General Rules for Negligence
- there is a duty to the victim;
- the duty is breached;
- the breach causes an injury;
- the victim suffers damages.
Every business has a duty to protect its customers and others from harm. Thus, the spilled bottle of olive oil in the grocery store must be cleaned up as soon as possible, before someone slips on it and hurts himself. But when a third party—a criminal—is the direct cause of the injury, a business can still be held liable if the failure to provide adequate security was a substantial contributing cause to the victim’s injury.
Was Criminal Conduct Foreseeable?
The primary issue in finding liability in a Miami negligent security case is foreseeability. Foreseeability concerns whether the business has taken adequate steps to guard its customers against any criminal conduct that can be reasonably anticipated. If a Miami business has never experienced any crimes on its premises and the surrounding area is relatively crime free, and if the business utilizes stringent security measures, such as monitored cameras, security guards, adequate lighting, secure doors and gates, and an alarm system, chances are, it will not be liable for any criminal conduct on its premises because the crime in question was not reasonably foreseeable, given the history of the area and the measures were taken by the business to prevent crimes from being carried out on its premises.

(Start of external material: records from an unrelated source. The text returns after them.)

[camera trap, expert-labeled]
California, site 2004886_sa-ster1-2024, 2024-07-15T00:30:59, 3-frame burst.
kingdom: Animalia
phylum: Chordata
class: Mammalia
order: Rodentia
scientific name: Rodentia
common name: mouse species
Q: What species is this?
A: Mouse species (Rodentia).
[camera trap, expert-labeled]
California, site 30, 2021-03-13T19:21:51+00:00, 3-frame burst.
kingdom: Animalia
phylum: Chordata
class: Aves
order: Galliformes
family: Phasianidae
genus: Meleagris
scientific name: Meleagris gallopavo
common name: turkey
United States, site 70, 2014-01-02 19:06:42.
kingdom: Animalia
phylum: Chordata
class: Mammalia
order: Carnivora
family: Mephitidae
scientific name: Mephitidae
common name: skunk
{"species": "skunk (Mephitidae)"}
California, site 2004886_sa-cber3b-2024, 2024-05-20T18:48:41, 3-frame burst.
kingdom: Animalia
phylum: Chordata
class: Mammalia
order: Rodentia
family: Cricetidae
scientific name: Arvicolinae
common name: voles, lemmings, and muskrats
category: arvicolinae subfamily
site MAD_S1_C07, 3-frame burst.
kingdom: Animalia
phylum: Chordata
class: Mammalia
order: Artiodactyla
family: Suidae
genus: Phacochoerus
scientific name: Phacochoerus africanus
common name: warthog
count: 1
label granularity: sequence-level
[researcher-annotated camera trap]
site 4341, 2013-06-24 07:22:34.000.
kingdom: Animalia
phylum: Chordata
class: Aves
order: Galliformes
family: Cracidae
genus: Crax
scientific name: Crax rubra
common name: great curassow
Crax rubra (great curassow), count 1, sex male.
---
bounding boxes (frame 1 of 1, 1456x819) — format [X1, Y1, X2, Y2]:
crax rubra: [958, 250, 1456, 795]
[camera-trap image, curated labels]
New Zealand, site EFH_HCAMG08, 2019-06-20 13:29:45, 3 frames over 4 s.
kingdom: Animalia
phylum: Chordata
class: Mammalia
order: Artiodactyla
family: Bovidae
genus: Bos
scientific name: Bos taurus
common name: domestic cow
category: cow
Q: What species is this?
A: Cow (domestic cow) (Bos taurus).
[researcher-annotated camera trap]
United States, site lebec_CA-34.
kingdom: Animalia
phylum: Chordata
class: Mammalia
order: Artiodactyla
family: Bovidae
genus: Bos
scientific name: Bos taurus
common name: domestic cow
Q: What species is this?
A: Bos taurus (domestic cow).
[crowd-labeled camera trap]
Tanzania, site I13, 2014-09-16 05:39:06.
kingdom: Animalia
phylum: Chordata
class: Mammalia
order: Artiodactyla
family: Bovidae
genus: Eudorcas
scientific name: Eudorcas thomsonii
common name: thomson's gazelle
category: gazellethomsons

However, most businesses are not so careful about protecting their customers from crime. This is especially true in challenging economic times. We have found that the first thing to get cut is the security budget. This includes everything from not doing a security analysis prior to opening a location to firing security personnel. These cases make for compelling arguments when companies choose profits over safety. Additionally, some businesses, even if they take some security measures, do not do enough, or fail to maintain security on a consistent basis. Perhaps they frequently failed to replace light bulbs that had burned out in stairwells or other traffic areas or did not replace or fix broken locks, gates, or fences. Maybe they let the shrubbery become overgrown, providing convenient hiding places for criminals to lie in wait for a victim. Or they did not adequately screen an employee who had a criminal history or did not train a new employee on what steps they must take in the event of a crime. Even a business that implements and maintains security measures may be liable if they fail to take additional measures in the wake of an increase in crime in the area, or become aware of certain types of crimes that are occurring, for which different security steps would be more appropriate.